ドラマの中では北朝鮮が「三丁目の夕陽」的に美しく描かれています。それがリアルか否か、私には知るすべがありませんが、ここではリアルだと仮定します。
そこに住む人々は(平壌の富裕層を除いて)貨幣経済の中で生きているわけではありません。生き抜くために必要なスキルは、薪などの生活物資を調達し使いこなせること、停電しても生活できること、夜目が利くこと、方向感覚が優れていることなど、機械に頼らない暮らしがベースとなります。
一方、近代国家ではパソコンスキルがあること、アプリを使いこなせること等が当然のベース。北朝鮮で輝いている人が韓国にやってきたところで、「かっこいいスキーのインストラクターと都会で会ったらガッカリ」現象が起きるでしょう。
その人物が輝ける環境というものがある、ということです。
貨幣経済をベースに統一したら、北朝鮮は「貧乏で可哀想な人たち」になってしまい、韓国は「お荷物を丸抱えする」ストレスに陥りそう。
せっかくの「三丁目の夕陽」を台無しにしないためには、無理に統一するのではなく、お互いの価値観を尊重する「共存コース」がいいように思うのですが…
ブータンが日本の隣にあったとして、無理に統一したって双方にいいことなんかありません。ブータンはブータンだからこそ美しいのであって。
さて。
ここで、アフターコロナの世界の(あまり考えたくもない)シナリオを想定してみます。
経済をなんとか救済するために紙幣をじゃぶじゃぶ刷ってハイパーインフレやら預金封鎖やら財産税やらが起きた世界です。
そうなったら…お金はただの紙切れになりますから、生きるためのスキルとして尊重されるのは、そう、ドラマで描かれていた北朝鮮の村のような感じになるでしょうね…

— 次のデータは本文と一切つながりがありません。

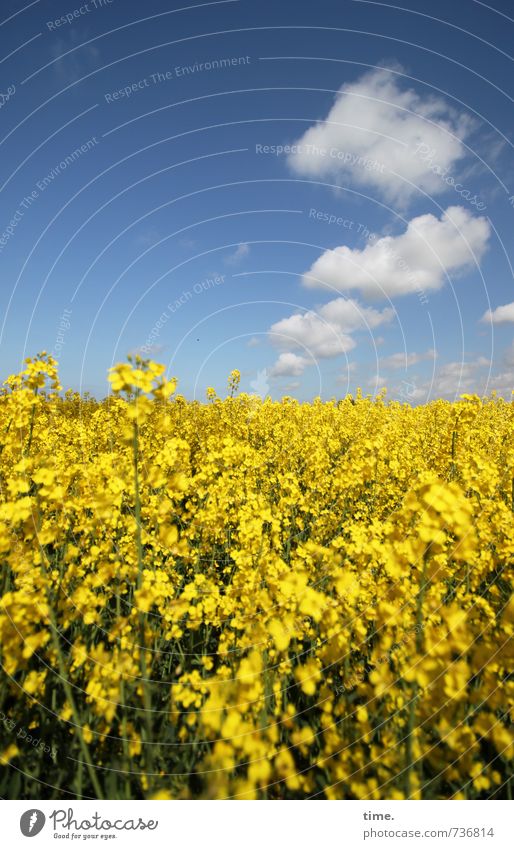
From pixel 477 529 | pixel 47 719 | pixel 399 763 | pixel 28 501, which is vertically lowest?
pixel 399 763

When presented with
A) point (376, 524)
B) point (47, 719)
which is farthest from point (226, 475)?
point (47, 719)

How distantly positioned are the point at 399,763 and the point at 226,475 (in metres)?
4.04

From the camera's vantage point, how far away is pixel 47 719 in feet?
9.55

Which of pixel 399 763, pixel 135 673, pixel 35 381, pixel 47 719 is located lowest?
pixel 399 763

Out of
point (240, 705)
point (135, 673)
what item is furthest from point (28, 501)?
point (240, 705)

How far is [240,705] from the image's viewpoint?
2.09 meters
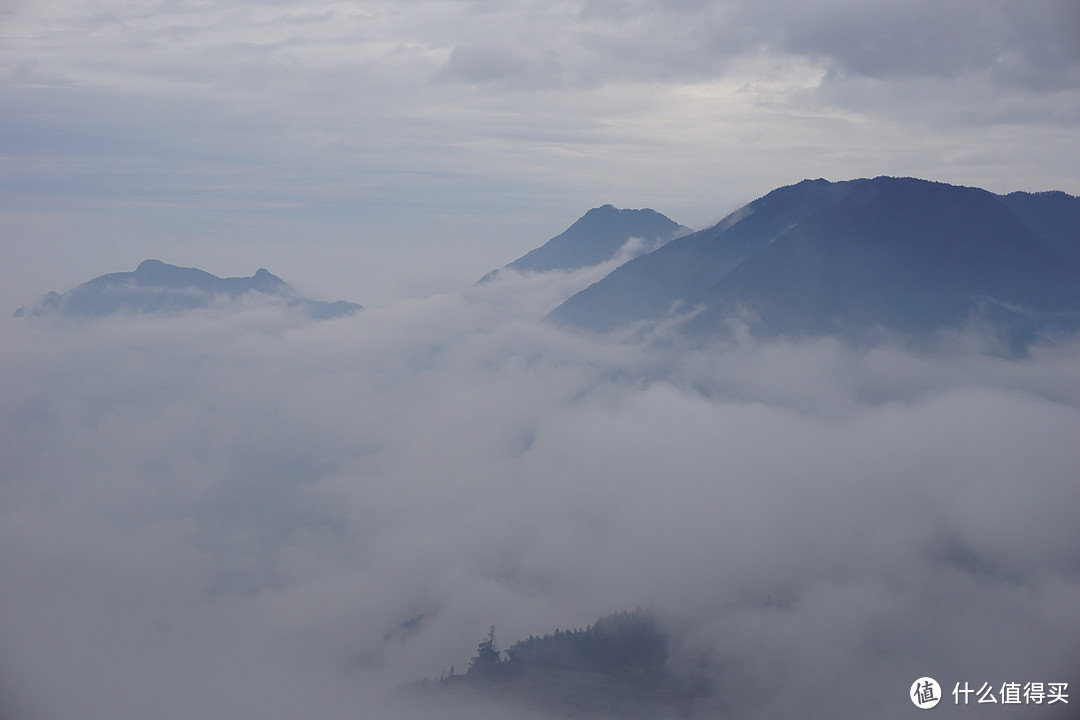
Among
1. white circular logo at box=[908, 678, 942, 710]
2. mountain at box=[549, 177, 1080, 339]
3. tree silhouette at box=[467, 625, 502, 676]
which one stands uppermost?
mountain at box=[549, 177, 1080, 339]

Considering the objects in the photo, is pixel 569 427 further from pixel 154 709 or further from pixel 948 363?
pixel 154 709

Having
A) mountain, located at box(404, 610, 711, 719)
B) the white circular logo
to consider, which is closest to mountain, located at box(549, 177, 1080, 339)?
mountain, located at box(404, 610, 711, 719)

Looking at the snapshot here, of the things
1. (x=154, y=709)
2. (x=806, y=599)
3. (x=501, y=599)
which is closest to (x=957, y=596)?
(x=806, y=599)

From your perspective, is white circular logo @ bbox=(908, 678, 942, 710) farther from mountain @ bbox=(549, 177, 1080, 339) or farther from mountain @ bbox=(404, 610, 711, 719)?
mountain @ bbox=(549, 177, 1080, 339)

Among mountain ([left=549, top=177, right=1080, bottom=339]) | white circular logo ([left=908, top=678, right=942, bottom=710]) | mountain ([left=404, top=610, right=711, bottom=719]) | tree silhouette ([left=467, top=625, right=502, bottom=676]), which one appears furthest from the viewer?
mountain ([left=549, top=177, right=1080, bottom=339])

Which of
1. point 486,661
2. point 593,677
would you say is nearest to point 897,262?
point 593,677

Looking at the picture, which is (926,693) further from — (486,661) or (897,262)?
(897,262)

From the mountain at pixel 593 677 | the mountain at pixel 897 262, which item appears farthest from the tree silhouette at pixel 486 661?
the mountain at pixel 897 262
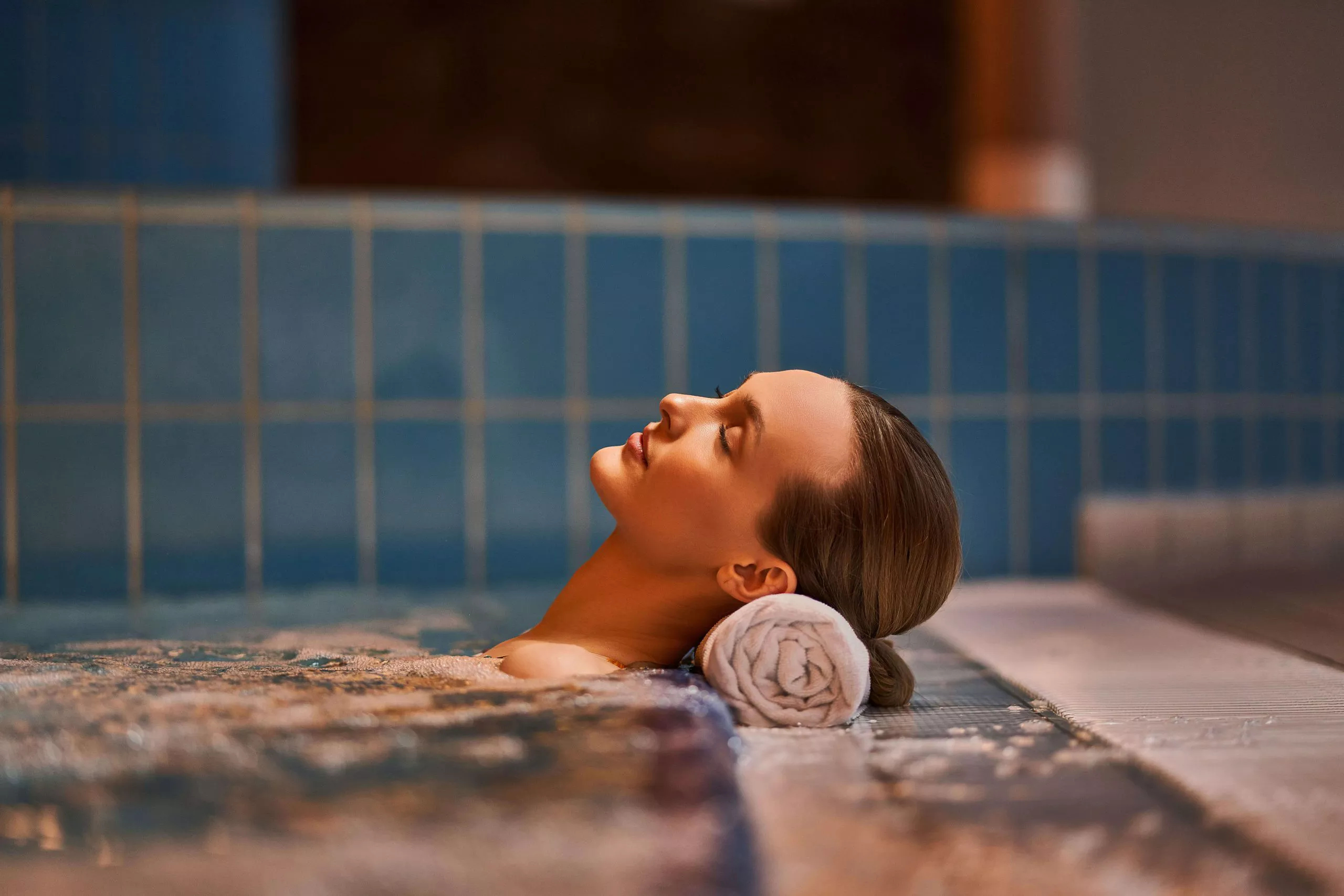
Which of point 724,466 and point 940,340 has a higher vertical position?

日本は管理されない社会の良さを享受してきましたが、コロナ渦という異常事態においてはリーダーシップのなさが裏目に出て、給付金はおろかマスクすら迅速に行きわたらない社会だということが露呈してしまいました。
ロックダウンなんかもちろん無理で、外出自粛と言われようが皆けっこう自由に振る舞っています。
コロナが長引くようなら、管理社会(社会主義国家)がいい、と言うつもりは毛頭ありませんが、ソフトな社会主義で、ある程度の自由を手放す代わりに、ベーシックインカムなどの安心を受け取れる社会を指向するような動きが、出てくるやもしれません。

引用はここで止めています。